We scrimped and saved to hire a babysitter, and for the first time in ages, I had some much-needed help. Over the past six months, I’ve felt a renewed sense of joy. Part of that happiness stems from finally deciding to pursue a lifelong dream: I applied for a master’s in mental health counseling! I start classes tomorrow, and I’m buzzing with excitement.
Of course, because the universe has a sense of humor, my babysitter is on vacation for two weeks right as I’m starting school. So, my mom is stepping in to help with the kids while I attend class. We were going over the logistics:
“Will you be home first, or is Tom?” she asked.
“Nope! I won’t be back until around 9:30 PM. I’ve got a board meeting for my volunteer work right after class,” I replied.
“Oh, how are the kids handling this, Jenna?” she probed, her tone clearly questioning my choices.
“They’ll be fine. They want me to be happy, and spending all day at home with them didn’t do it for me. They’ve had me all to themselves for six and a half years; now it’s my turn,” I explained.
Her abrupt change of subject told me she wasn’t on board with my decision, but she wasn’t going to argue. In her eyes, staying home is paramount, and my kids need me, happy or not. And let’s not forget, children are supposed to be the light of a mother’s life, so why wasn’t I just overjoyed?
I see things differently. I’ve been there for my kids and will continue to be involved in their lives. I love them dearly, but I had put my own happiness aside to fulfill my parental duties, thinking that’s what mattered most. However, I wasn’t being the mom I could be—I was just going through the motions. I was missing in action, and my kids deserved more.

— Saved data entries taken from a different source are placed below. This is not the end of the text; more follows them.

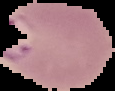
{
  "image_size": "115×91 pixels",
  "preparation": "thin blood film",
  "image_type": "segmented cell region on a black background",
  "result": "malaria parasites detected"
}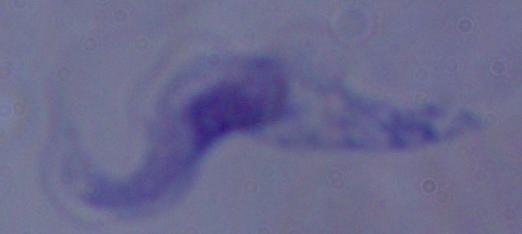 A trypanosome is seen. 1000x magnification. Micrograph.Report the malaria status of this cell.
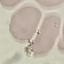

It is uninfected.

Summary:
  - Capture: smartphone camera at the microscope eyepiece
  - Image type: cell patch, automatically extracted from a larger field of view and resized to 64 × 64 pixels
  - Stain: Giemsa
  - Preparation: thin blood film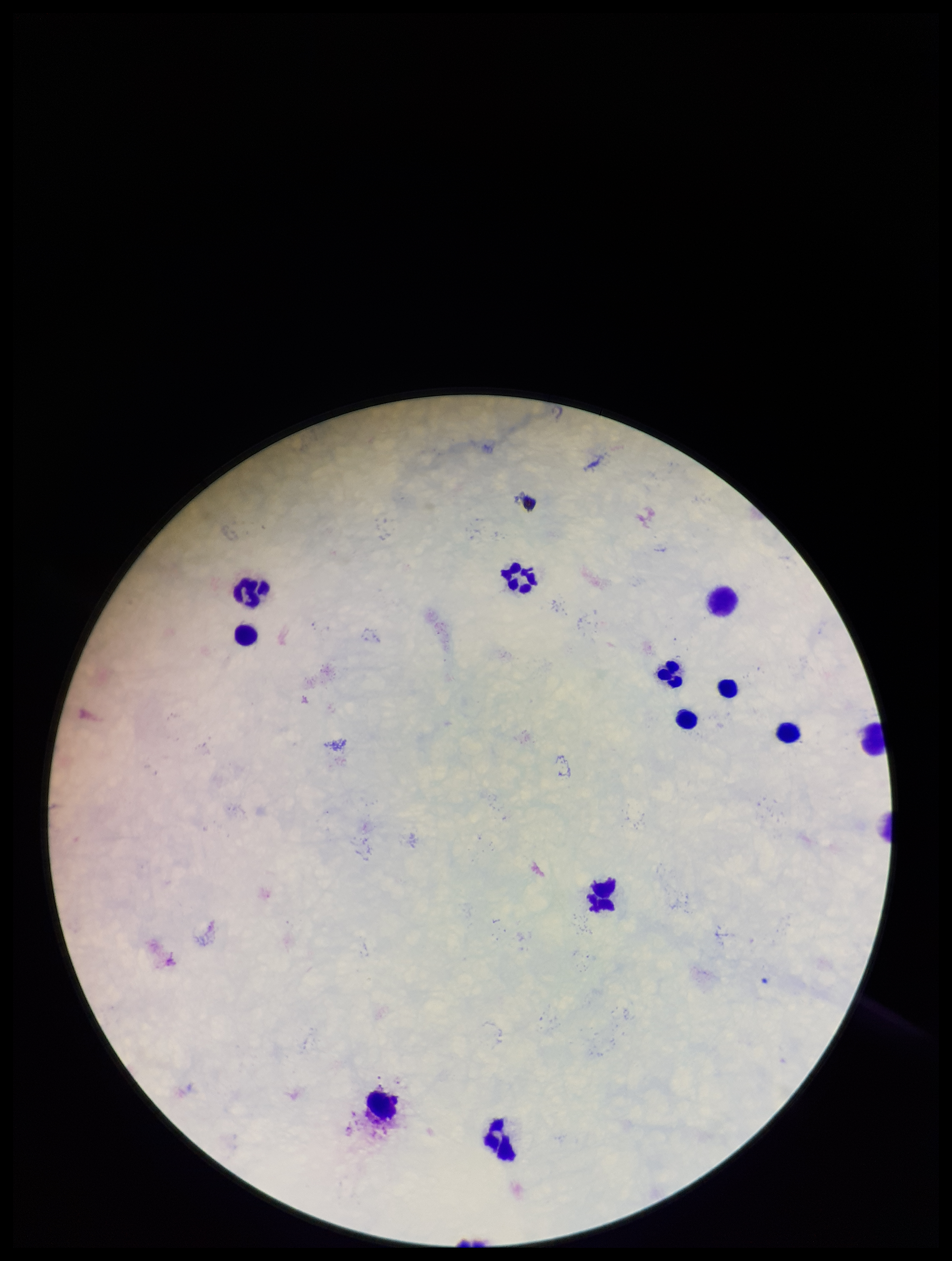
Summary:
  - Image size: 952×1261 pixels
  - Field of view: one from this slide
  - Parasite count: 0
  - Stain: Giemsa
  - Patient malaria status: negative
  - Plasmodium parasites: none identified
  - Leukocyte count: 12
  - Preparation: thick blood smear
  - Capture: smartphone photograph through the microscope eyepiece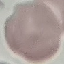

malaria_status: uninfected
capture: smartphone through the microscope eyepiece
stain: Giemsa
image_type: cell patch, automatically extracted from a larger field of view and resized to 64 × 64 pixels
preparation: thin blood filmGive the position of every Plasmodium parasite visible.
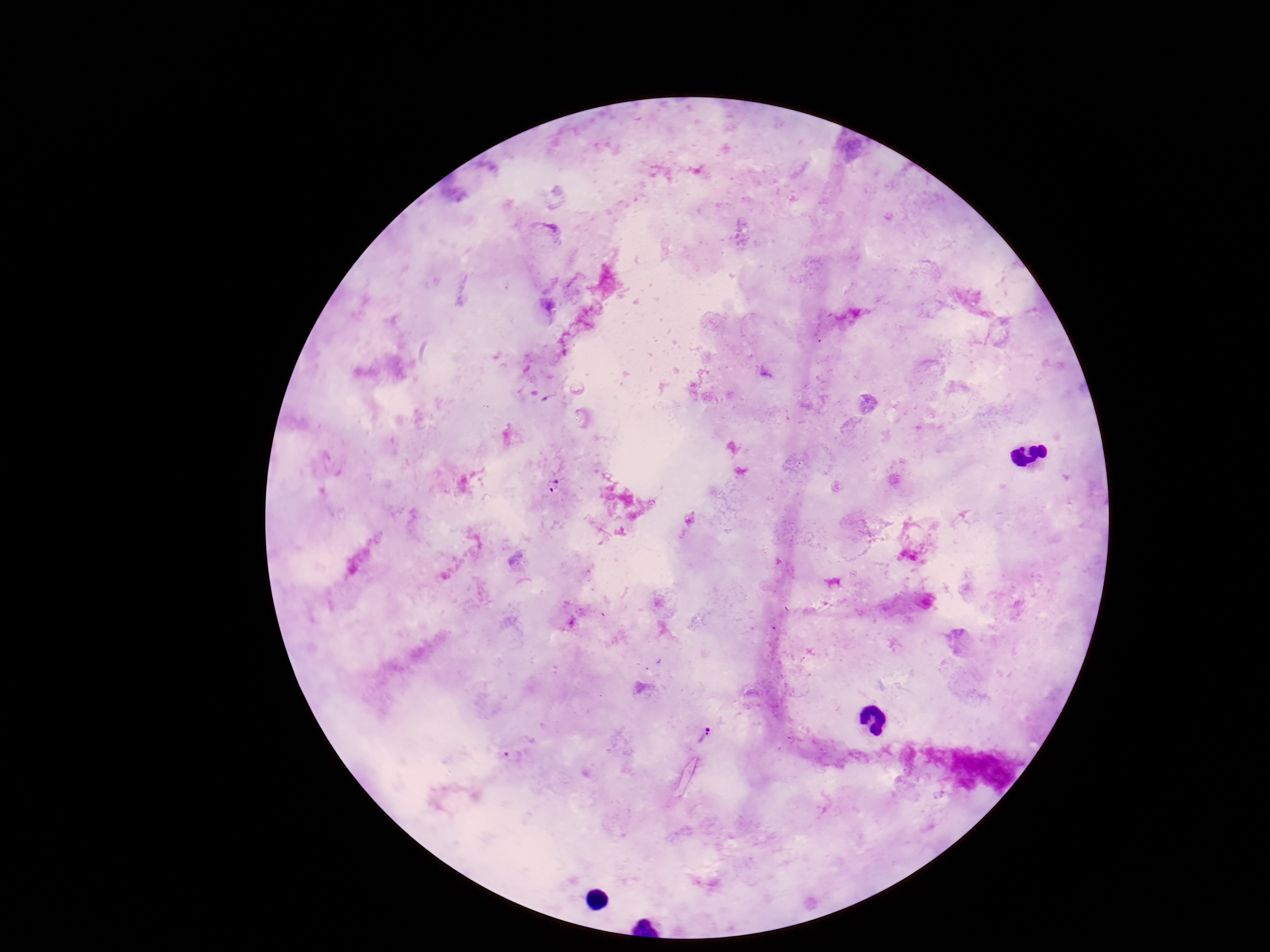

Approximate centers as {x, y} in pixels.
Plasmodium parasites: {551, 484}, {706, 739}, {511, 756}.

field of view = one from this slide
capture = smartphone camera through the microscope eyepiece
stain = Giemsa
image size = 1270×952 pixels
patient malaria status = infected
preparation = thick blood film
magnification = 100xState which parasite is depicted.
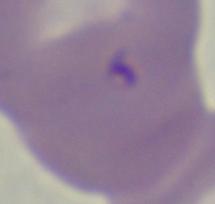

This is Babesia.

Summary:
  - Magnification: 1000x
  - Modality: micrograph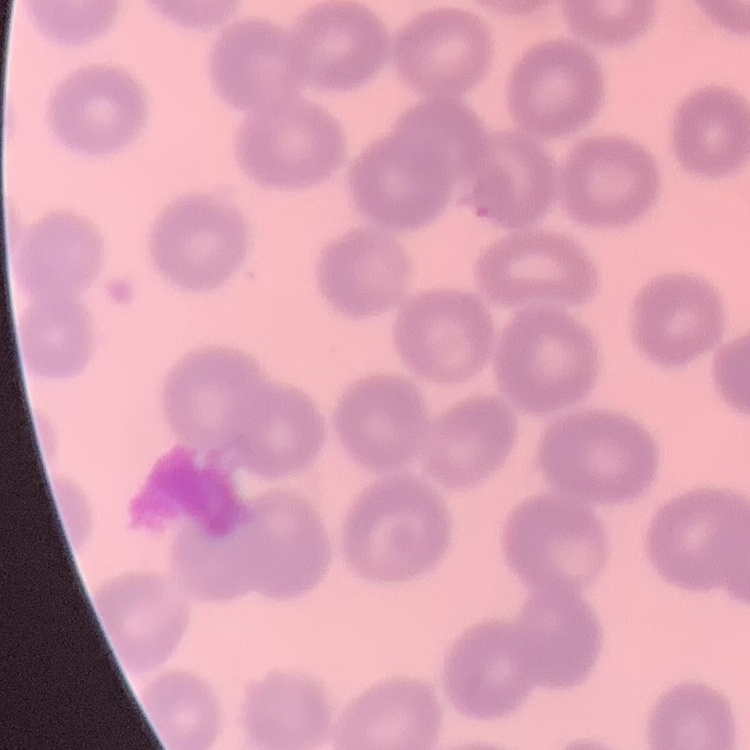
Summary:
  - Erythrocyte morphology: no rouleaux formation
  - Stain: Field's or Giemsa
  - Preparation: thin blood smear
  - Image type: one tile cut from a larger photomicrographAssess this cell for malaria.
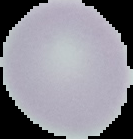
Uninfected.

image_size: 133×139 pixels
preparation: thin blood smear
image_type: segmented cell region on a black background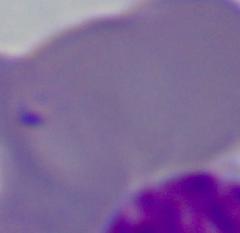

modality: photomicrograph
magnification: 1000x
identification: Babesia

I’m not a fan of being a stay-at-home mom, catering to my kids and household all day. I dread the endless cycle of shuttling them from activity to activity and sitting through playdates where I’m just an observer. I zone out after five minutes of pretend play (seriously, how many times can I serve that pretend family fake food?). And the dinner battles? I’m done begging them to eat a single bite—just can’t do it anymore.
I feel guilty admitting this because it seems like it makes me a terrible mother, but I crave time to do things that ignite my passion. It’s essential for my happiness, and a happy me equals a better parent. I adore my kids and find joy in them, but my happiness multiplies when I engage in activities outside of parenting.
So, tomorrow, I’m shaking things up in my family life to focus on me for a change. Some of you might be thinking, “If you didn’t want to care for your kids, why did you have them?” and I get it; I feel a bit selfish. But I also know I can’t be truly happy without this. I’m as dedicated to them as ever, still caring for them while pursuing my dreams. I want to show them it’s never too late to chase your aspirations while striving to create a joyful home for them. I’ll always be their mom, ensuring they feel loved and supported, no matter what else I’m doing. And most importantly, I won’t be resentful anymore.
In Summary
I’ve realized that the stay-at-home mom life isn’t the right path for me. After years of feeling unfulfilled, I’m diving back into my education and pursuing my dream of becoming a mental health counselor. I’m excited to show my children that following your passions is essential. It’s about finding the right balance and being the best parent I can be while also prioritizing my happiness.